Direction: Rewrite the material below as a JSON list of strings, with each line as its own string and blank lines omitted.

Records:
################
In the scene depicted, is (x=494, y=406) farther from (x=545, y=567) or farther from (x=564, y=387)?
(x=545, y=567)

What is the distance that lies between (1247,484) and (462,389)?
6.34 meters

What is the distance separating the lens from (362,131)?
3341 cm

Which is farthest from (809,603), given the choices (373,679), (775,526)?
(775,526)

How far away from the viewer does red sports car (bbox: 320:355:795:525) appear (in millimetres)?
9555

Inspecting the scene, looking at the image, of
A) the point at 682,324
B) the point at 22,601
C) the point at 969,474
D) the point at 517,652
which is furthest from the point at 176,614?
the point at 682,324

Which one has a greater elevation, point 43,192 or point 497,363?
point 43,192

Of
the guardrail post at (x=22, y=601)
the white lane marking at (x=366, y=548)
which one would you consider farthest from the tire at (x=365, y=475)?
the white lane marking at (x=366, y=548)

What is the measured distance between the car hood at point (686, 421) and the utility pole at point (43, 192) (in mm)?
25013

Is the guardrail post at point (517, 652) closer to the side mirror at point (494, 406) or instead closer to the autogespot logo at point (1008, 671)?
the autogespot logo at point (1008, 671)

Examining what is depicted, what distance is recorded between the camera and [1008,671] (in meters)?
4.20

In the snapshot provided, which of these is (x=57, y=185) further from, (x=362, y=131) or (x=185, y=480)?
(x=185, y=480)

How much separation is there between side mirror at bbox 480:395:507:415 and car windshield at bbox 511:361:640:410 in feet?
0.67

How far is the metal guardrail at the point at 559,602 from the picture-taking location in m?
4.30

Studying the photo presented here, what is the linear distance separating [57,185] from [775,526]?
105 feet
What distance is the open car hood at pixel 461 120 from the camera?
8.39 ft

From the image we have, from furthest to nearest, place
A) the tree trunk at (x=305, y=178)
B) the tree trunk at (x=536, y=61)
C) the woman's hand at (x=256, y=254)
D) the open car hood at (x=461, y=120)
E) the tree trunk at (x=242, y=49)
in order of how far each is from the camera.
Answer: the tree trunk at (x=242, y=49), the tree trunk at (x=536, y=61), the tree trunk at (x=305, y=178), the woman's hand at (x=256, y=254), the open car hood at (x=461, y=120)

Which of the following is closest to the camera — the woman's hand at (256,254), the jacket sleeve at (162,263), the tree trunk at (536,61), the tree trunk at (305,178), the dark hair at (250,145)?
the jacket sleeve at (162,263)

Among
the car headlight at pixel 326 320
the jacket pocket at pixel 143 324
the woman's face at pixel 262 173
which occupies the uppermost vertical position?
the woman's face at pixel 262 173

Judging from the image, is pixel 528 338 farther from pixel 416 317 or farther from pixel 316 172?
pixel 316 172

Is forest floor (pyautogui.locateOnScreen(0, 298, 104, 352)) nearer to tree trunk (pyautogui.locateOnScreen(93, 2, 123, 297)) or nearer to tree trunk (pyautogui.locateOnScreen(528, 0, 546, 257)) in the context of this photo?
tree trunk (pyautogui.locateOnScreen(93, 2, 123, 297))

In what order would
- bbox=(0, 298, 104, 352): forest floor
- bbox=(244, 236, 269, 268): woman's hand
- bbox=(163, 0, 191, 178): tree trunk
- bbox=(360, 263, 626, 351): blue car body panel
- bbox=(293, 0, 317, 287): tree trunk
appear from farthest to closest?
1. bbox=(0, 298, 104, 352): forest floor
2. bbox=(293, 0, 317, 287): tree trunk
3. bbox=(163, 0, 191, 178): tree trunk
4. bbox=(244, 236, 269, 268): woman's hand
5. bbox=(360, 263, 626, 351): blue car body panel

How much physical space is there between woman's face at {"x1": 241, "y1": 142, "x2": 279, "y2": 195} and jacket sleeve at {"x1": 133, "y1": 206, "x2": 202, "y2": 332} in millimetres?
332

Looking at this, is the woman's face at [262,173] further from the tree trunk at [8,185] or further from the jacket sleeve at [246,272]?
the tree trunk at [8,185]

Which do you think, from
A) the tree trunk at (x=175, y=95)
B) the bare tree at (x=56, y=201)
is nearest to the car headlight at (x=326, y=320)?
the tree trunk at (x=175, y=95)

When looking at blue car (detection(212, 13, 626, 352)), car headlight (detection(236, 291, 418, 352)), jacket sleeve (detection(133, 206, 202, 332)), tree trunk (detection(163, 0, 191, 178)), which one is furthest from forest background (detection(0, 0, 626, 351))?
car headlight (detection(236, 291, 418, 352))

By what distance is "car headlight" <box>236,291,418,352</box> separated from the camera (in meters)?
################
Solution for this task:
[
  "In the scene depicted, is (x=494, y=406) farther from (x=545, y=567) or farther from (x=564, y=387)?",
  "(x=545, y=567)",
  "What is the distance that lies between (1247,484) and (462,389)?",
  "6.34 meters",
  "What is the distance separating the lens from (362,131)?",
  "3341 cm",
  "Which is farthest from (809,603), given the choices (373,679), (775,526)?",
  "(775,526)",
  "How far away from the viewer does red sports car (bbox: 320:355:795:525) appear (in millimetres)?",
  "9555",
  "Inspecting the scene, looking at the image, of",
  "A) the point at 682,324",
  "B) the point at 22,601",
  "C) the point at 969,474",
  "D) the point at 517,652",
  "which is furthest from the point at 176,614?",
  "the point at 682,324",
  "Which one has a greater elevation, point 43,192 or point 497,363?",
  "point 43,192",
  "Of",
  "the guardrail post at (x=22, y=601)",
  "the white lane marking at (x=366, y=548)",
  "which one would you consider farthest from the tire at (x=365, y=475)?",
  "the white lane marking at (x=366, y=548)",
  "What is the measured distance between the car hood at point (686, 421) and the utility pole at point (43, 192) (in mm)?",
  "25013",
  "Is the guardrail post at point (517, 652) closer to the side mirror at point (494, 406) or instead closer to the autogespot logo at point (1008, 671)?",
  "the autogespot logo at point (1008, 671)",
  "Examining what is depicted, what distance is recorded between the camera and [1008,671] (in meters)?",
  "4.20",
  "In the snapshot provided, which of these is (x=57, y=185) further from, (x=362, y=131) or (x=185, y=480)?",
  "(x=185, y=480)",
  "How much separation is there between side mirror at bbox 480:395:507:415 and car windshield at bbox 511:361:640:410 in feet?",
  "0.67",
  "How far is the metal guardrail at the point at 559,602 from the picture-taking location in m?",
  "4.30",
  "Studying the photo presented here, what is the linear distance separating [57,185] from [775,526]?",
  "105 feet",
  "What distance is the open car hood at pixel 461 120 from the camera?",
  "8.39 ft",
  "From the image we have, from furthest to nearest, place",
  "A) the tree trunk at (x=305, y=178)",
  "B) the tree trunk at (x=536, y=61)",
  "C) the woman's hand at (x=256, y=254)",
  "D) the open car hood at (x=461, y=120)",
  "E) the tree trunk at (x=242, y=49)",
  "in order of how far each is from the camera.",
  "Answer: the tree trunk at (x=242, y=49), the tree trunk at (x=536, y=61), the tree trunk at (x=305, y=178), the woman's hand at (x=256, y=254), the open car hood at (x=461, y=120)",
  "Which of the following is closest to the camera — the woman's hand at (256,254), the jacket sleeve at (162,263), the tree trunk at (536,61), the tree trunk at (305,178), the dark hair at (250,145)?",
  "the jacket sleeve at (162,263)",
  "Among",
  "the car headlight at pixel 326 320",
  "the jacket pocket at pixel 143 324",
  "the woman's face at pixel 262 173",
  "which occupies the uppermost vertical position?",
  "the woman's face at pixel 262 173",
  "Judging from the image, is pixel 528 338 farther from pixel 416 317 or farther from pixel 316 172?",
  "pixel 316 172",
  "Is forest floor (pyautogui.locateOnScreen(0, 298, 104, 352)) nearer to tree trunk (pyautogui.locateOnScreen(93, 2, 123, 297)) or nearer to tree trunk (pyautogui.locateOnScreen(528, 0, 546, 257)) in the context of this photo?",
  "tree trunk (pyautogui.locateOnScreen(93, 2, 123, 297))",
  "In what order would",
  "- bbox=(0, 298, 104, 352): forest floor",
  "- bbox=(244, 236, 269, 268): woman's hand",
  "- bbox=(163, 0, 191, 178): tree trunk",
  "- bbox=(360, 263, 626, 351): blue car body panel",
  "- bbox=(293, 0, 317, 287): tree trunk",
  "appear from farthest to closest?",
  "1. bbox=(0, 298, 104, 352): forest floor",
  "2. bbox=(293, 0, 317, 287): tree trunk",
  "3. bbox=(163, 0, 191, 178): tree trunk",
  "4. bbox=(244, 236, 269, 268): woman's hand",
  "5. bbox=(360, 263, 626, 351): blue car body panel",
  "How much physical space is there between woman's face at {\"x1\": 241, \"y1\": 142, \"x2\": 279, \"y2\": 195} and jacket sleeve at {\"x1\": 133, \"y1\": 206, \"x2\": 202, \"y2\": 332} in millimetres?",
  "332",
  "Looking at this, is the woman's face at [262,173] further from the tree trunk at [8,185] or further from the jacket sleeve at [246,272]?",
  "the tree trunk at [8,185]",
  "Which do you think, from",
  "A) the tree trunk at (x=175, y=95)",
  "B) the bare tree at (x=56, y=201)",
  "is nearest to the car headlight at (x=326, y=320)?",
  "the tree trunk at (x=175, y=95)",
  "When looking at blue car (detection(212, 13, 626, 352)), car headlight (detection(236, 291, 418, 352)), jacket sleeve (detection(133, 206, 202, 332)), tree trunk (detection(163, 0, 191, 178)), which one is furthest from forest background (detection(0, 0, 626, 351))?",
  "car headlight (detection(236, 291, 418, 352))",
  "By what distance is \"car headlight\" <box>236,291,418,352</box> separated from the camera (in meters)?"
]